Are you already using opera-based concepts or connections in your classroom?
- I took advantage of the supplemental reading list of books about fierce women, and I brought those back to my classroom for the students to use in their independent reading time. And I have not taught a lesson yet, that’s still to come, but I have used primary source documents like photographs and editorial cartoons and had the kids write their impressions and interact with the information similar to what we did, I think with the day 2 suffragette information. But specifically, I haven’t talked about the fierce women yet. I plan to do that in coordination with Women’s History Month and the Suffragette Movement when I get to that topic on my timeline of history.
Are you noticing any evidence of student learning? Please describe.
- The way to be able to measure the student learning will be, do they understand the historical content of whatever the photo is or the journal entry [she provides opinions of two historical figures, one pro and one against Suffrage Movement]. The kids interact with opinions of the two women and then write their own letter about pro or con for suffrage.
- The institute was something that—opera was not necessarily my wheelhouse, and I was glad to learn something that I didn’t have a lot of prior knowledge about. It just proved that it’s just universal, certain themes, and I loved the resilient women theme within the theme of opera, and I could easily incorporate within the suffrage movement other things.
Do you have any documentation of student learning that you could share with Muse?
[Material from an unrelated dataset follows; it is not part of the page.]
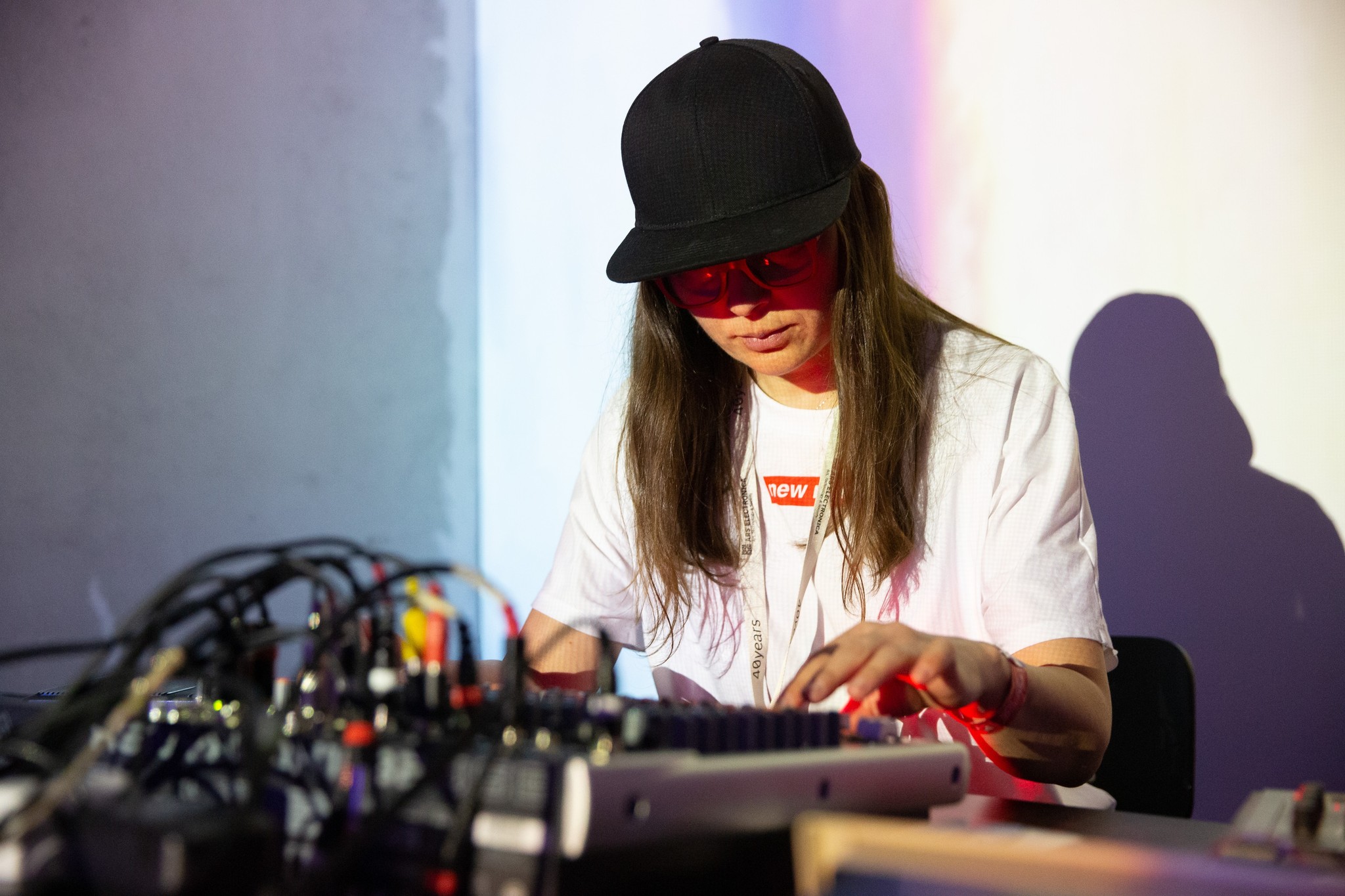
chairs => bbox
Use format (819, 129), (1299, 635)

- Not right now because we are using it in a theatrical performance aspect. But I did notice that we did do a tableau a couple of years ago, in a show where we didn’t go into depth about it, but I told them that it was a tableau. They were actually making the comments, “Oh, we did this before.” And it sent them all back that we all ended here and we all started here. So when we did it this time the older students who remembered it understood why we did it, and I thought that was very cool.
- Yes, I would be happy to. My timeline for history is from colonial period to late 1800s after Reconstruction, so women’s suffrage hasn’t been achieved during that time period, but the period of women meeting and having conventions would be the early 1800s, so, as I get closer to the 4th quarter of the year, that is when I will have the student learning artifacts that I’d be happy to share.
Additional Thoughts
- I think that Muse does a great job. It’s really exciting to have all these learning events that tie in together and aren’t just like a one-time, “good luck—you’re on your own.” It’s very collaborative and inclusive, and very cooperative from the summer throughout the entire year.
- The institute was something that—opera was not necessarily my wheelhouse, and I was glad to learn something that I didn’t have a lot of prior knowledge about. It just proved that it’s just universal, certain themes, and I loved the resilient women theme within the theme of opera, and I could easily incorporate within the suffrage movement other things.